European designs have always managed to leave a lasting impression on the world of architecture. In this Historyplex post, we’re comparing two very similar, yet distinct styles of European architecture, Rococo and Baroque.
Looking for differences, are we?
Baroque and Rococo are design styles that seem to be quite similar to each other, until closer inspection proves otherwise. In fact, you’ll find several structures in Europe which incorporate elements from both styles to create a visually-appealing union.
European history has had a definitive impact on all the fields related to creative arts. Look closely enough, and you can spot different phases of history come alive. You’ll find rebellion in their cheekily pagan designs, conspiracy in the unknown, underground passages in castles, and devotion in their true-to-life sculptures.
Without a doubt, art has always been a stellar medium of expression for human emotions. European art, therefore, has managed to reflect its tumultuous history through its literature, paintings, sculptures, and architecture.
Baroque and Rococo are two styles of design which mirror significant periods of European history. Let us acquaint ourselves with the individual concepts before we go on to understanding the differences between them. Also, we’re referring them to as designs rather than architecture, because these styles were a medium of expression in various other forms of art.
St. Peter’s Basilica, Vatican City
Les Invalides, Paris, France
Château de Versailles, Versailles, France
The concept of Baroque design finds its origins in 16th-century Italy, following which it soon spread to the rest of Europe. It all began with the rise of Counter Reformation―a movement initiated by the Catholic Church to appeal to the faith of its people by way of senses and emotions. It was in stark contrast compared to the Protestant movement, which relied on simplicity to keep things austere.
In terms of architecture, this meant grandiose shapes and spaces, featuring an array of rich surface treatments, twisting elements, and gilded statuary. It was typified by the use of bold colors which portrayed contrast and were highly dramatic in nature. Another remarkable feature was the vividly painted ceilings, usually depicting Biblical scenes.
Outstanding practitioners of Baroque architecture in Italy included Gian Lorenzo Bernini, Carlo Maderno, Francesco Borromini, and Guarino Guarini.
Belvedere Palace, Vienna, Austria
Hermitage Museum, St. Petersburg, Russia
Archbishop’s Palace, Prague, Czech Republic
The Rococo design concept can be termed as a simplified progression of the Baroque tradition. It began to evolve in 18th-century France, and was primarily seen as a comeuppance which compensated for the Baroque-inspired Château de Versailles. Thus, it may not be considered an altogether independent style; it is, in fact, an evolved form of Baroque.
The Rococo style was highly ornamental, delicate, and feminine―a far cry from the imposing excesses of Louis XIV’s reign. Typical features include lightness, elegance, and lavish displays of curving, natural forms in ornamentation.

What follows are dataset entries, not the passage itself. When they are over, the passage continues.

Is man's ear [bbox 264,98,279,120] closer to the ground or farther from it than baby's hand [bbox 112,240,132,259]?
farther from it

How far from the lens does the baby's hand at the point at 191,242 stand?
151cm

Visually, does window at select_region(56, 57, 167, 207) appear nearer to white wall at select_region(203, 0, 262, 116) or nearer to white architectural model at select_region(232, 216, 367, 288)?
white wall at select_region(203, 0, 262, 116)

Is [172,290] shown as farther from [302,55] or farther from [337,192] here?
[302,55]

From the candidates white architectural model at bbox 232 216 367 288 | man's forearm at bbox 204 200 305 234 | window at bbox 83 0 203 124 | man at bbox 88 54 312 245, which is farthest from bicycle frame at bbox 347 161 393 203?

Asymmetrical design was highly appreciated. Favored colors included light pastels, ivory white, and gold. In the interiors, mirrors were deftly used to create an illusion of space.

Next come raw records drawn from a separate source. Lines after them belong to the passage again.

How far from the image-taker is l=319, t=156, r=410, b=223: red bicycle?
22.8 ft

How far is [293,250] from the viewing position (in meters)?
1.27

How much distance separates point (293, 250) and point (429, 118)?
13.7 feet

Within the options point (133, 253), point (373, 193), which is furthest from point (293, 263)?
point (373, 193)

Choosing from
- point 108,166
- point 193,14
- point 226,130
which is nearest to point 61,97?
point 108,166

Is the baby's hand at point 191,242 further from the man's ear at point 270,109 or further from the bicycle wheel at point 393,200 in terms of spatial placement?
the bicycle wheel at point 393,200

Notable names pioneering Rococo design included François de Cuvilliés, brothers Dominikus Zimmermann and Johann Baptist Zimmermann, G.W. von Knobelsdorff, and Johann Michael Fischer.
Baroque vs. Rococo Architecture
We’ve been harping on and on about how the Baroque and the Rococo styles are closely related to each other, barring a few minor points of distinction. For a rookie, the differences between the two would go unnoticed, especially if the structure concerned represents a fusion of the two. Look out for these subtle signs to distinguish between both.
◾ Tall ceilings and high domes
◾ Ornate pillars and grand staircases
◾ Predominantly religious themes
◾ Extravagant and clean-cut design
◾ Curving shapes and graceful structures
◾ Ornamental designs of shells and plants
◾ Predominantly aristocratic themes
◾ Complex, asymmetrical design
The Baroque style of architecture, though thought to be quite ostentatious, represents a glorious period of European design. The Rococo style is often referred to as late-Baroque by many, which merely reinstates the similarities between the two.